В глазах его виднелось отчаяние и покорность судьбе.

— Вот это, сударыня… Прелестный рисунок.

— Этот? Вы смеетесь надо мной! Это бабы платки такие носят.

— Тогда вот! Самый последний крик делямод.

— Этот? Нет, вы, право, надо мной смеетесь

Я никогда не видел, чтобы так смеялись. На лбу приказчика выступил пот, а губы пересохли и нервно дрожали… Куски материй сыпались с полок дождем, развертывались, забраковывались, скрывались под свежей струей новых материй, которые, отверженные, в свою очередь, стонали под тяжестью все новых и новых кусков, которые то были «аляповаты», то слишком в крупную, то слишком в мелкую клетку… А одна материя подверглась суровому осуждению даже за то, что клетка на ней оказалась слишком средней.

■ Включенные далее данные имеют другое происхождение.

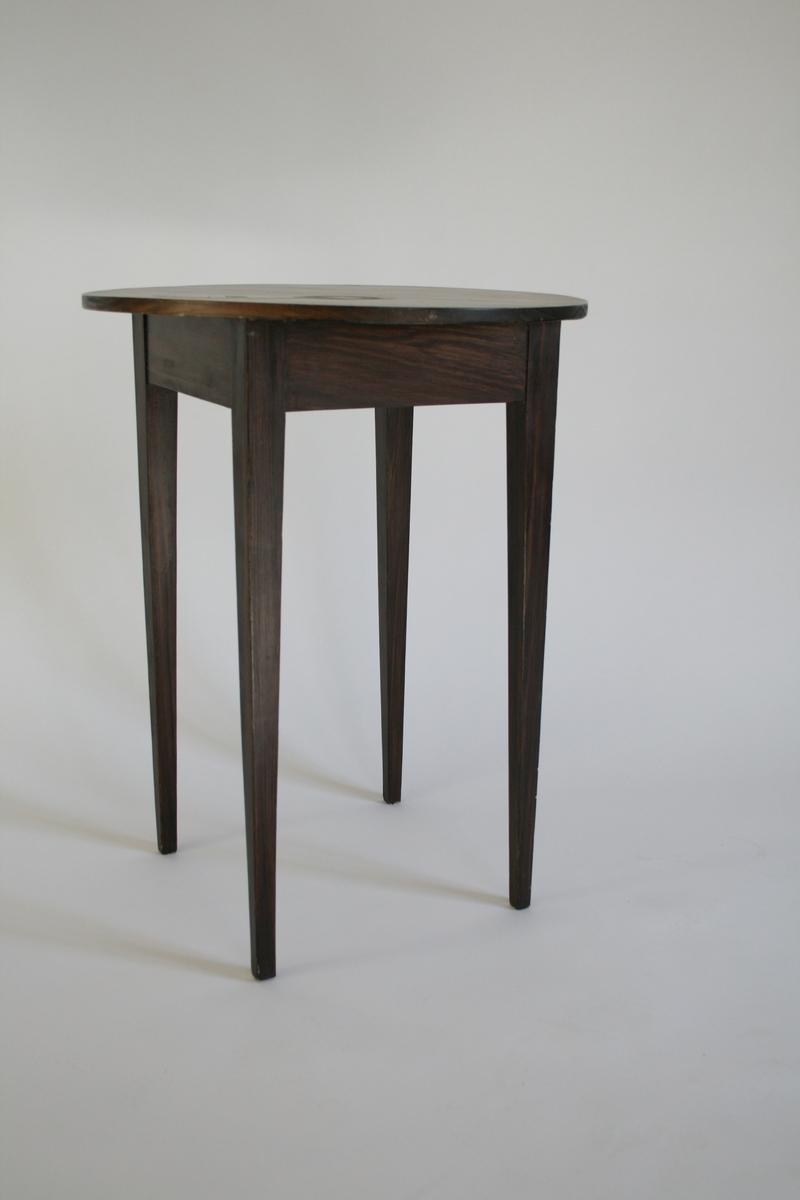 Lite bord med rund plate på firkantet sarg.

— Вот эта мне нравится, — робко сказал я, указывая на какой-то желтый угол, торчавший снизу.

Приказчик с благодарностью взглянул на меня, но потом вздохнул и сказал:

— Это не материя. Это оберточная бумага из середины куска. Вот это очень недурно, кажется.

— Это? — в искусственном восхищении вскричал я — Это великолепно.

— Покажите еще что-нибудь в этом роде, — ласково попросила моя спутница.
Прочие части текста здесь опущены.